[START OF EXERCISE DATA]

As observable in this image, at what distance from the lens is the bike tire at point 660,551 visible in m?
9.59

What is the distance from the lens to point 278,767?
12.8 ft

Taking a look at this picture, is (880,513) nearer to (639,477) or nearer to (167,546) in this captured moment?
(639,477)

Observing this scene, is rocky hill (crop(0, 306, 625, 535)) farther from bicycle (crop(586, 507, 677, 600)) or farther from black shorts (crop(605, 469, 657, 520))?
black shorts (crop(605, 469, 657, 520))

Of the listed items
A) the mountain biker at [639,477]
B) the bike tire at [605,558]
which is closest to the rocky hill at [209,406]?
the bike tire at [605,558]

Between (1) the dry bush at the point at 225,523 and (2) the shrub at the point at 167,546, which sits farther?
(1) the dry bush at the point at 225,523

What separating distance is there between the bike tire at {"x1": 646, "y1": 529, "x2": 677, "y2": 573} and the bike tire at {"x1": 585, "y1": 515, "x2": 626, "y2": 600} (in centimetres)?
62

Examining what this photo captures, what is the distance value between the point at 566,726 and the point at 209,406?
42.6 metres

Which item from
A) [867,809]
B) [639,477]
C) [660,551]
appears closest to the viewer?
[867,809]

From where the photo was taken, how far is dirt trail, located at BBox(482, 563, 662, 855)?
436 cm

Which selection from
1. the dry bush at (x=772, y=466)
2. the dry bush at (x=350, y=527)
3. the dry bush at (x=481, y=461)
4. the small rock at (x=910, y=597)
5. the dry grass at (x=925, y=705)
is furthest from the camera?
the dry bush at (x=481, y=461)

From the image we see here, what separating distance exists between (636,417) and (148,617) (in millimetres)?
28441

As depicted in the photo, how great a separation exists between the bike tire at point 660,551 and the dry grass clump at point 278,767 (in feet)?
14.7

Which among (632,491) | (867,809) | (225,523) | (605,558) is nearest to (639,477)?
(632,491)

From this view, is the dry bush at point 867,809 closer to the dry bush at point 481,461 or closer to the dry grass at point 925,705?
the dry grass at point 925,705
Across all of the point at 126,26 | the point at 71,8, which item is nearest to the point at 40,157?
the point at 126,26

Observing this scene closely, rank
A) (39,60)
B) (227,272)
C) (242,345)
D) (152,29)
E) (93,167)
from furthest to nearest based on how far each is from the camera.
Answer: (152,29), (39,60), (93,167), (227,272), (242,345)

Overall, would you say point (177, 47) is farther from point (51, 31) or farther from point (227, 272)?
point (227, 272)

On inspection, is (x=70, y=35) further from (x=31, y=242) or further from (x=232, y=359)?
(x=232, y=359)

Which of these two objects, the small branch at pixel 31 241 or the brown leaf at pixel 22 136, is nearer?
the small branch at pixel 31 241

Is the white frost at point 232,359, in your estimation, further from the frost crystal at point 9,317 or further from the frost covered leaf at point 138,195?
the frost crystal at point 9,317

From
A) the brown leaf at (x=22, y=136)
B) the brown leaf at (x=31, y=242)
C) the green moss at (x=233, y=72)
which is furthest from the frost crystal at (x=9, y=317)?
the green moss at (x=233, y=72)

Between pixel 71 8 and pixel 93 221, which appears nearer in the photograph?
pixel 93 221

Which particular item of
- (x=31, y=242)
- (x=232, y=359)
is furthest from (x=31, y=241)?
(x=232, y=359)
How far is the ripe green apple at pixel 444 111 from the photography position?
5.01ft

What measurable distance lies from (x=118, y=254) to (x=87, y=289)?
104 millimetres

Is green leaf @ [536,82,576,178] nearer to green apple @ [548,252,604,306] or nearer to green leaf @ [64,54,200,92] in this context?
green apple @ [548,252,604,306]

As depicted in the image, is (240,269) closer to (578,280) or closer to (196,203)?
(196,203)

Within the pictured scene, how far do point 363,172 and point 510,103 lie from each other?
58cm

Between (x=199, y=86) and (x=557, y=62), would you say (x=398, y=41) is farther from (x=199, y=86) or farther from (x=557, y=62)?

[END OF EXERCISE DATA]

Output everything from the line containing "Is green leaf" down to the last of the rows as a Markdown table with columns No. and Line text, one line per table row, skipping blank lines.

OUTPUT OF THE TASK —
| No. | Line text |
|---|---|
| 1 | Is green leaf @ [536,82,576,178] nearer to green apple @ [548,252,604,306] or nearer to green leaf @ [64,54,200,92] in this context? |
| 2 | green apple @ [548,252,604,306] |
| 3 | As depicted in the image, is (240,269) closer to (578,280) or closer to (196,203)? |
| 4 | (196,203) |
| 5 | Within the pictured scene, how far do point 363,172 and point 510,103 lie from each other? |
| 6 | 58cm |
| 7 | Between (x=199, y=86) and (x=557, y=62), would you say (x=398, y=41) is farther from (x=199, y=86) or farther from (x=557, y=62)? |